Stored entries
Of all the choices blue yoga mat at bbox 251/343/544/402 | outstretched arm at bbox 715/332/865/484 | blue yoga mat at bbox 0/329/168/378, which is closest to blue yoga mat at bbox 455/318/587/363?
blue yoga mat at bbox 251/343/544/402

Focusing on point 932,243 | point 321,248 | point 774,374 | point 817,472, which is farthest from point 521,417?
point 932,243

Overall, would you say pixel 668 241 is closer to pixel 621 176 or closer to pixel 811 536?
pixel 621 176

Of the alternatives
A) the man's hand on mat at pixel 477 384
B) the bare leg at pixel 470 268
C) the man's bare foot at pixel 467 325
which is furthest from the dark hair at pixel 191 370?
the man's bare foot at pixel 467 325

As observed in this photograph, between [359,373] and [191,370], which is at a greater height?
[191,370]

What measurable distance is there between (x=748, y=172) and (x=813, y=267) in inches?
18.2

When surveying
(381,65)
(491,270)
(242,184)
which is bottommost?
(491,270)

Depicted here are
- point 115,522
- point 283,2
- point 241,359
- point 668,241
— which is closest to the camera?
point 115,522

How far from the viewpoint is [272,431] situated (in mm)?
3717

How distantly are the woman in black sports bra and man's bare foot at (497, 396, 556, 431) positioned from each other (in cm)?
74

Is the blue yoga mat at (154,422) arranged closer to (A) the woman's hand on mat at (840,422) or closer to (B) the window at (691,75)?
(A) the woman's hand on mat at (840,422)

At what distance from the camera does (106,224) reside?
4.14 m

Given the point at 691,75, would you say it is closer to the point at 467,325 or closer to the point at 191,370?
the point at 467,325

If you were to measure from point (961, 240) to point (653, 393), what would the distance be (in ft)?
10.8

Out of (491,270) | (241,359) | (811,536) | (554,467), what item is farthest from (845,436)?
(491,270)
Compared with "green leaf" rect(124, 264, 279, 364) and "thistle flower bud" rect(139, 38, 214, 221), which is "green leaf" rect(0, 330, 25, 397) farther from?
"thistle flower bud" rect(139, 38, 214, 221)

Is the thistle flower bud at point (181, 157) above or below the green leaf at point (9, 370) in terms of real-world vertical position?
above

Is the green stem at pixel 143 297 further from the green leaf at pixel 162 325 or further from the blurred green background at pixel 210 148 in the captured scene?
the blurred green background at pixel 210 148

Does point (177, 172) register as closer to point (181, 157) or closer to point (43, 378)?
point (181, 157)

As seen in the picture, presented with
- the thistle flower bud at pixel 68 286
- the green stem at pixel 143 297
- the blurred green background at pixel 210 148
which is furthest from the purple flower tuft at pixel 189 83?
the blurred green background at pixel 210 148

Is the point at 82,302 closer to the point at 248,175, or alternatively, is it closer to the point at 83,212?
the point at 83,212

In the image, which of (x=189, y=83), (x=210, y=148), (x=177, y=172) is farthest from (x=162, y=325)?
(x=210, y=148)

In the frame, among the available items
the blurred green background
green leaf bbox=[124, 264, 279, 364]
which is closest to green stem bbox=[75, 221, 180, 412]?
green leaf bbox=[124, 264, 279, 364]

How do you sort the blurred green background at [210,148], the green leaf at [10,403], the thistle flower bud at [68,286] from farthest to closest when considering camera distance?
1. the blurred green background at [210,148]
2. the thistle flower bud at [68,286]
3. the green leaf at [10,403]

- [GOAL]:
Each line of the material should be echoed exactly.

- [RESPONSE TO THE EXERCISE]:
Of all the choices blue yoga mat at bbox 251/343/544/402 | outstretched arm at bbox 715/332/865/484 | blue yoga mat at bbox 0/329/168/378, which is closest to blue yoga mat at bbox 455/318/587/363?
blue yoga mat at bbox 251/343/544/402

Focusing on point 932,243 | point 321,248 | point 774,374 | point 817,472, which is farthest from point 521,417?
point 932,243

Overall, would you say pixel 668 241 is closer to pixel 621 176 or closer to pixel 811 536?
pixel 621 176

Of the alternatives
A) the man's hand on mat at pixel 477 384
B) the bare leg at pixel 470 268
C) the man's bare foot at pixel 467 325
which is furthest from the dark hair at pixel 191 370?
the man's bare foot at pixel 467 325

As observed in this photograph, between [359,373] and [191,370], which is at a greater height?
[191,370]

What measurable distance is there between (x=748, y=172) and (x=813, y=267) in inches?
18.2

When surveying
(381,65)
(491,270)
(242,184)
which is bottommost?
(491,270)

Depicted here are
- point 115,522
- point 283,2
- point 241,359
- point 668,241
— which is closest to the camera?
point 115,522

How far from the viewpoint is [272,431] situated (in mm)?
3717

How distantly are the woman in black sports bra and man's bare foot at (497, 396, 556, 431) positioned from each other (in cm)?
74

Is the blue yoga mat at (154,422) arranged closer to (A) the woman's hand on mat at (840,422) or closer to (B) the window at (691,75)?
(A) the woman's hand on mat at (840,422)

At what distance from the camera does (106,224) reside?
4.14 m

Given the point at 691,75, would you say it is closer to the point at 467,325 or closer to the point at 191,370?
the point at 467,325

If you were to measure from point (961, 240) to point (653, 393), what would the distance be (in ft)?
10.8

Out of (491,270) | (241,359) | (811,536) | (554,467), what item is farthest from (845,436)?
(491,270)
Compared with "green leaf" rect(124, 264, 279, 364) and "thistle flower bud" rect(139, 38, 214, 221), which is "green leaf" rect(0, 330, 25, 397) farther from?
"thistle flower bud" rect(139, 38, 214, 221)

Is the thistle flower bud at point (181, 157) above or below the green leaf at point (9, 370) in terms of real-world vertical position?
above

Is the green stem at pixel 143 297 further from the green leaf at pixel 162 325 or further from the blurred green background at pixel 210 148 in the captured scene?
the blurred green background at pixel 210 148

Does point (177, 172) register as closer to point (181, 157) or closer to point (43, 378)?
point (181, 157)

As seen in the picture, presented with
- the thistle flower bud at pixel 68 286
- the green stem at pixel 143 297
- the blurred green background at pixel 210 148
which is furthest from the purple flower tuft at pixel 189 83?
the blurred green background at pixel 210 148

Is the point at 82,302 closer to the point at 248,175, or alternatively, is it closer to the point at 83,212?
the point at 83,212

In the image, which of (x=189, y=83), (x=210, y=148), (x=177, y=172) is farthest from (x=162, y=325)?
(x=210, y=148)

In the frame, among the available items
the blurred green background
green leaf bbox=[124, 264, 279, 364]
which is closest to green stem bbox=[75, 221, 180, 412]?
green leaf bbox=[124, 264, 279, 364]

How do you sort the blurred green background at [210,148], the green leaf at [10,403], the thistle flower bud at [68,286] from farthest to closest when considering camera distance?
1. the blurred green background at [210,148]
2. the thistle flower bud at [68,286]
3. the green leaf at [10,403]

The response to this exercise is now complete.